There is a collection of parameters that are used by the deployment script that determine properties like resource location, pricing tiers, and naming. If you wish to modify any of these parameters you can edit the values in parameters.json.

NOTE: In order to support the number of virtual devices required for the demo in the Kubernetes cluster, it will deploy 3 nodes. Please be aware that this can be a large cost.

The Resource Group should look like this:

Note: Due the amount of resources of this demo the consumption of Azure is around $200 approximately per month with three nodes on the AKS cluster. Depending on the Azure region with the default paramenters.

Demo Provisioning Info

This demo only creates active devices in 1 hotel (SmartHotel360 -> SH360 Elite 1) to reduce the deployment time as well as cost in Azure.

If you want to have devices active in every hotel you will need to add the following parameters when executing the deployment script:

• {digitalTwinsProvisioningTemplateFilePath}: This should be set to "DigitalTwinsProvisioning-Full/SmartHotel_Site_Provisioning.yaml"

------------------------------------

■ PROMPT 1 ■
According to the SmartHotel360 deployment text, how many nodes does the deployment put in the Kubernetes cluster?
■ PROMPT 2 ■
Pick up the SmartHotel360 deployment text right after its final bullet and write the next part.

------------------------------------

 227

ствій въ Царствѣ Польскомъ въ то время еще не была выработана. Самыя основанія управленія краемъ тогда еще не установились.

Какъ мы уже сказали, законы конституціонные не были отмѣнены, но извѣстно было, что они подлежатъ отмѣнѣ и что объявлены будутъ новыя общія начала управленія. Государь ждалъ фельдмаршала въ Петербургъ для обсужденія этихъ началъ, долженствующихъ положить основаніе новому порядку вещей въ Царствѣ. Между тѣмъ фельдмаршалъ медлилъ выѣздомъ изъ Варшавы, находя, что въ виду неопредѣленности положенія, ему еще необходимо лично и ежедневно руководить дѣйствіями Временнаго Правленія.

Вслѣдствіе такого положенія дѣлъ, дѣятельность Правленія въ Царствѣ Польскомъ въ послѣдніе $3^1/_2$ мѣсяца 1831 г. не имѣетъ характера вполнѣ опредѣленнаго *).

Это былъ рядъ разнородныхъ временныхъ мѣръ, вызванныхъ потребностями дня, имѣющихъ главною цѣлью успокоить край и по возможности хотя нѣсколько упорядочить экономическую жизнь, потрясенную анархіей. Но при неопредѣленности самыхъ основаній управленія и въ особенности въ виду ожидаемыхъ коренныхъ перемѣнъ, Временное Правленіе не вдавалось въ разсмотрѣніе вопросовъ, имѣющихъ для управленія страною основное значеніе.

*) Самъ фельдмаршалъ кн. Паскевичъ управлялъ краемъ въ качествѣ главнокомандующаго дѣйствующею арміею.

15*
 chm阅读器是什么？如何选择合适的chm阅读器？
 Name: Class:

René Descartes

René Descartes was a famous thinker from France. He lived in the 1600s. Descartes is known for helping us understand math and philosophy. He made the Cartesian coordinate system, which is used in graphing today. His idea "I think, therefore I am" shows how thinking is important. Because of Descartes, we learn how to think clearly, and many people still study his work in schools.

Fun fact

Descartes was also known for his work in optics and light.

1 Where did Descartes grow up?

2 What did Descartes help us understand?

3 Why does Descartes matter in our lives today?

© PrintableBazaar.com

------------------------------------

■ ANSWER BOX 1 ■
Three nodes.

■ ANSWER BOX 2 ■
  • This template ensures that the Digital Twins provisioning and the IoT Hub device creation have devices in every single room.
• {numberOfAksNodes}: This should be set to 10
  • The number of virtual devices running in the kubernetes cluster increases by 4 times for the full data, and therefore the number of nodes running all those pods needs to increase.

NOTE: The full deployment can take well over an hour.

Making Digital Twins Provisioning Changes

If you choose to modify any of the provisioning by increasing the number of rooms that are included in a floor, a new floorplan (found in /Source/ARM/Images/floorplans) file will be required. Otherwise any new rooms will most likely not be displayed or accessible in the floorplan view. Make sure to mimic the svg structure and id naming to ensure the website functions properly.

User Settings

When the deployment script is complete, it will output a userSettings.json file with information needed for the rest of the deployment.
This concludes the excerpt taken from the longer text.